Sometimes we roughhouse with each other as well. We use words to spar with one another. When it begins in jest, we usually know when to stop before our remarks get too cutting. We realize what we said and know how to put limits on its impact. However, when we get sharp with others because we are under pressure and irritated by the situation at hand, we begin to lose sight of the effects of our words. We can fail to see how others are responding to what we say, and we get on a roll that begins to run away with our biting comments. Now we can be in trouble. What we dismiss as meaningless remarks when we are calmer now wound those in earshot whohear the nastiness of our anger and frustration.

They back off, retreat from interacting with us, and draw conclusions about our character because they are hurt and afraid of getting hurt further. The situation becomes awkward, and everyone walks on egg shells trying to bring peace again.

Jesus in the Gospels is very conscious of the power of His words. He speaks pointedly and directly to others. His audiences may try to twist His remarks to their liking to trap Him or get Him on their side, but Jesus is always trying to clarify His intentions and meaning.
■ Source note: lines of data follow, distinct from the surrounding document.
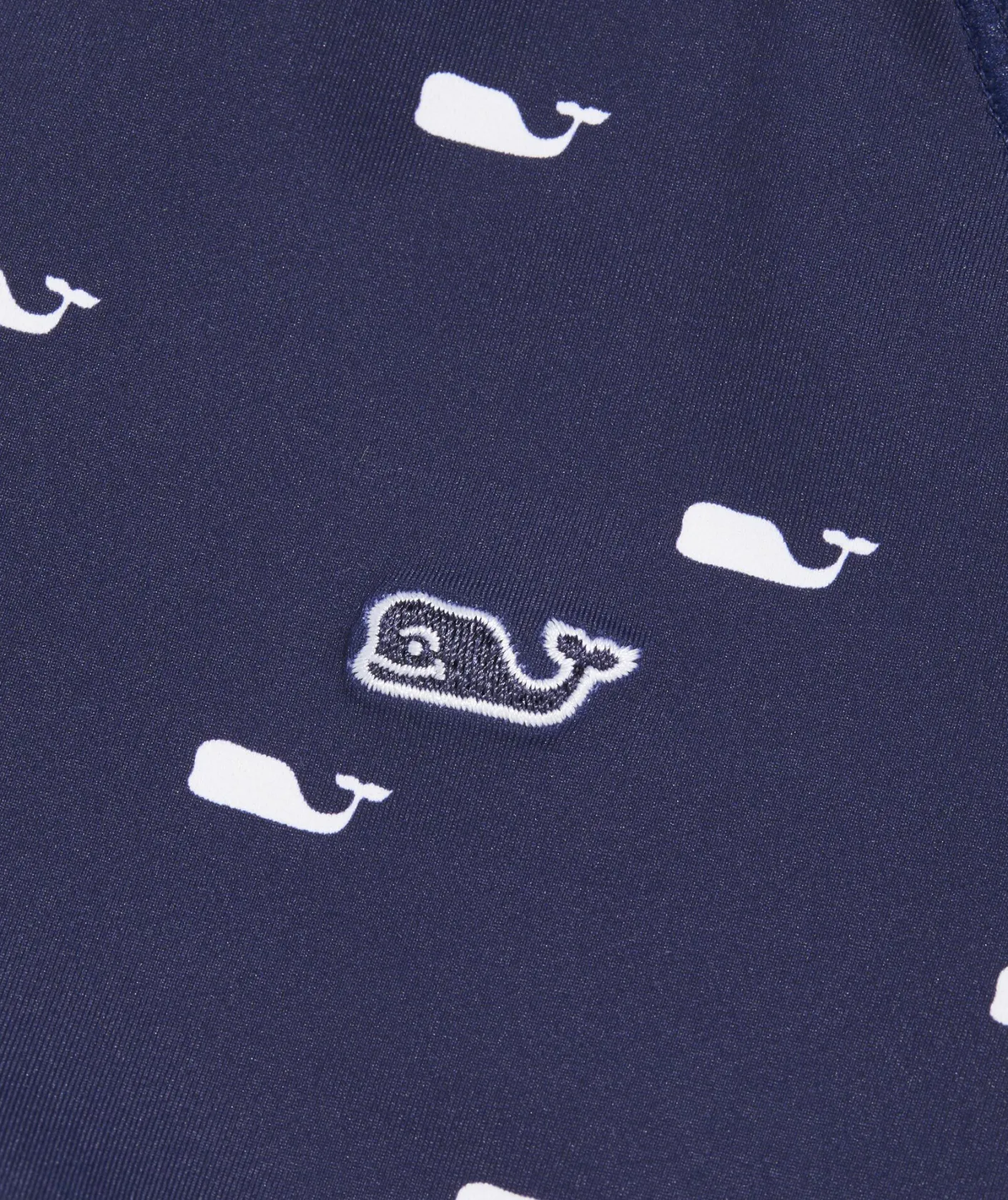Chicago Bears<Vineyard Vines Chicago Bears Sankaty Quarter-Zip Jet Black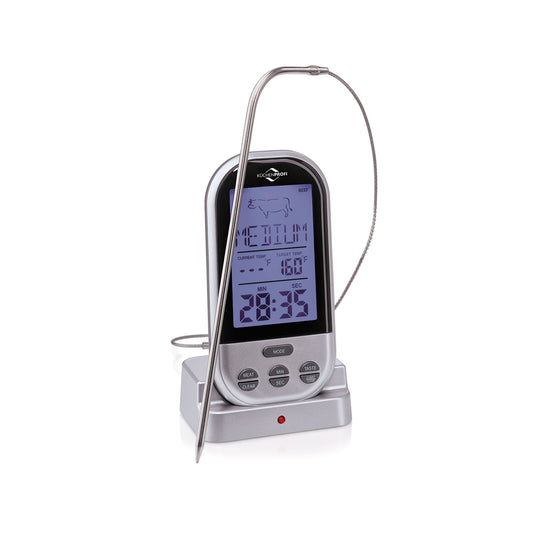 dig.Bratenthermometer Profi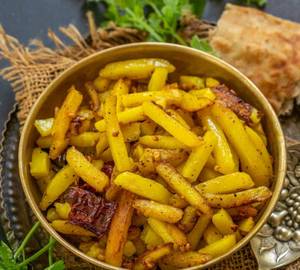 Aloo Bhujia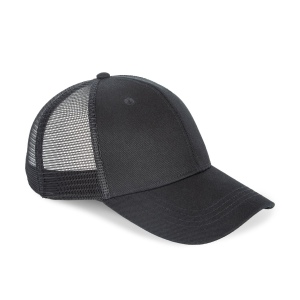 Casquette trucker écoresponsable 6 panneaux unisexe 13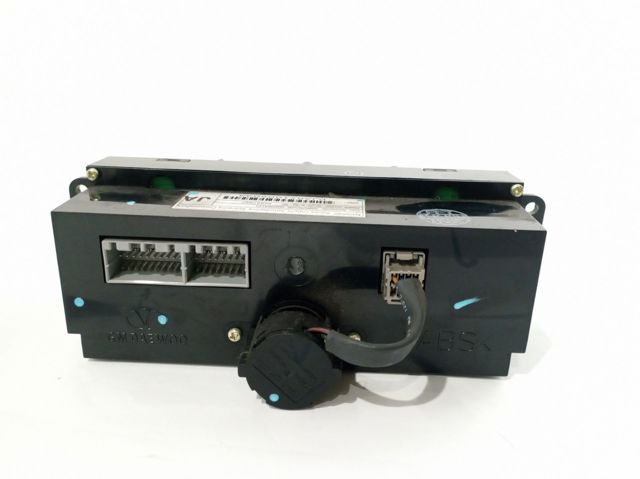 Unidade de controlo dos modos de aquecimento/condicionamento 96637897 GM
He doesn’t back off from challenging others with the demands of God’s Kingdom, but He doesn’t do so to hurt them out of His own frustration. He wants them to reconsider their thoughts, actions and attitudes against the backdrop of God’s towards them. We are God’s children and should reflect our heavenly Father. Jesus’ words direct us to look at ourselves in this light and draw our conclusions based upon what our faith shows us, not what we want to see. Grace tames our anger and frustration to become an energy for good, rather than a force that unintentionally hurts others.

Still we are going to fail from time to time. A slip of the tongue, a quick barb, a habitual slogan may be heard before we realize we said it. That’s why the Gospel tells us to ask for forgiveness in the Lord’s prayer, and why we must forgive seventy times seven times. That is how we correct our grammar to follow the rules of God’s language. An apology can turn a biting comment into a sincere compliment, because with such words, we place ourselves at another’s service again. It can wash any wounds our words may create and keep them from becoming serious infections in our relationships.

When Baxter and I spar,it is fun. Our rough housing is a game that does no one any permanent harm. Be sure that the same dynamics come to play when we verbally spar with each other. God must have the last word.